It was always the same, until one day, I tried something different: after hiding the leash in my pocket, I called Chopper to the front door for a belly rub. He fell for it! After a quick pat, I quietly slipped on the leash, and we were out the door within 2 minutes. Problem solved.

Easy—once I (finally) changed my approach.

so what?

The top request I received from Marketing when I worked as a client-side researcher for two major CPG companies was for fresh and groundbreaking insights. “Tell me something I don’t know about why consumers are not using our product,” they’d say.

In market research, many of us have probably been guilty at times of just “grabbing the leash” when looking for new insights, using the same familiar and comfortable approaches, but then invariably finding we (not to mention our clients) are frustrated with the sameness of the outcome.  Sound familiar?  To truly generate new and unique insights, we need to change our approach, particularly when dealing with brands/categories that have been researched for many decades.

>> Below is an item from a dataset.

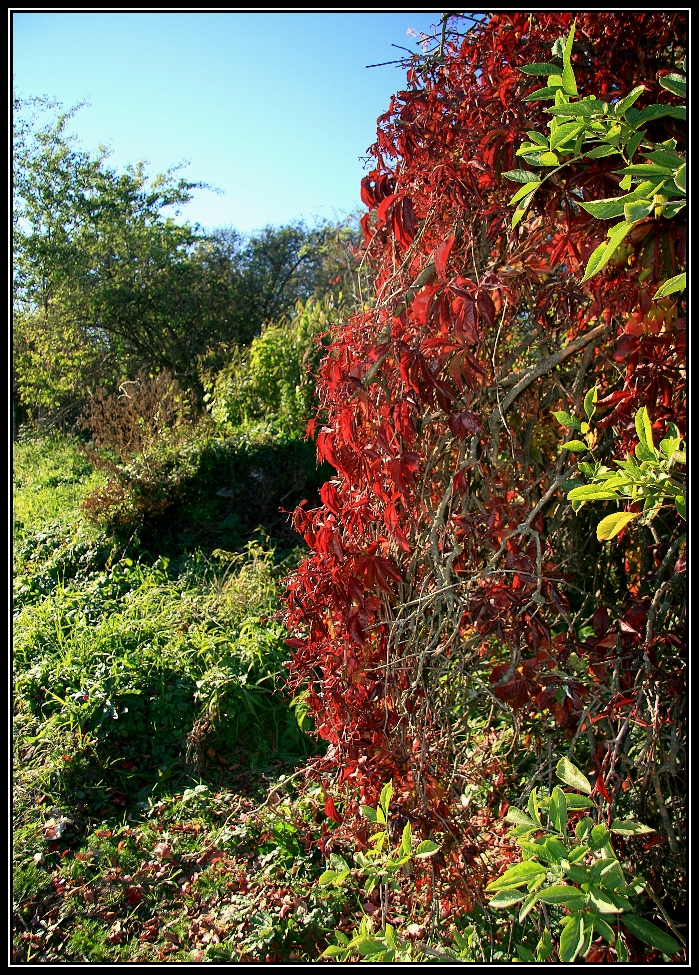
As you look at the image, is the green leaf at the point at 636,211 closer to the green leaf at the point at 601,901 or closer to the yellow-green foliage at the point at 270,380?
the green leaf at the point at 601,901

The good news is that new means of data collection, technological advances and scientific insights are here to help. Here are a few ideas that might help when you are in need of a breakthrough:

  • Is there another way to think about the problem? Rather than once again asking non-users why they aren’t using the brand in question, maybe it makes more sense to focus on understanding usage drivers among very heavy users to identify which of these might be relevant to non-users.
  • Would a new way of collecting data make sense? For example, is social media monitoring appropriate? When was the last time you spent time in your consumers’ homes?
  • Can we go beyond the rational? Can methods that get at non-conscious and emotional associations about your brand or category be incorporated to illuminate new areas of thought?
  • Are our advanced analytics going deep enough? Would the latest market modeling techniques, such as Bayesian Network analysis, be appropriate to parse out how all of the variables work together to impact perception and behavior?

Old problems approached differently yield different results. Who knows, you might just reveal the insight that will have you out the front door and running in this ever-changing world.

Written by Chris Elsbury
Vice President at LRW
Chris is a Vice President at LRW, responsible for providing value added and consultative market research for clients across a range of industries. Chris specializes in incorporating new & emerging research approaches into highly impactful research designs. Most recently, he was a Research Director at The Coca-Cola Company, and through his nearly 20 year career has worked across a range of categories and industries through roles in Consumer Insights for both clients & agencies, including Colgate-Palmolive, Nielsen & Ipsos.

3 Comments

  1. Great article! They say we have 50-60,000 thoughts a day and roughly 95% of them are the same. I love the simple suggestions and questions you offer at the end to refocus. Thanks!

  2. Nice post, Chris. I agree, many times the biggest aha’s are hiding in plain site before us, if we can only rethink our approach to finding them. Now, go give Give Chopper a good belly rub for us, he’s earned it!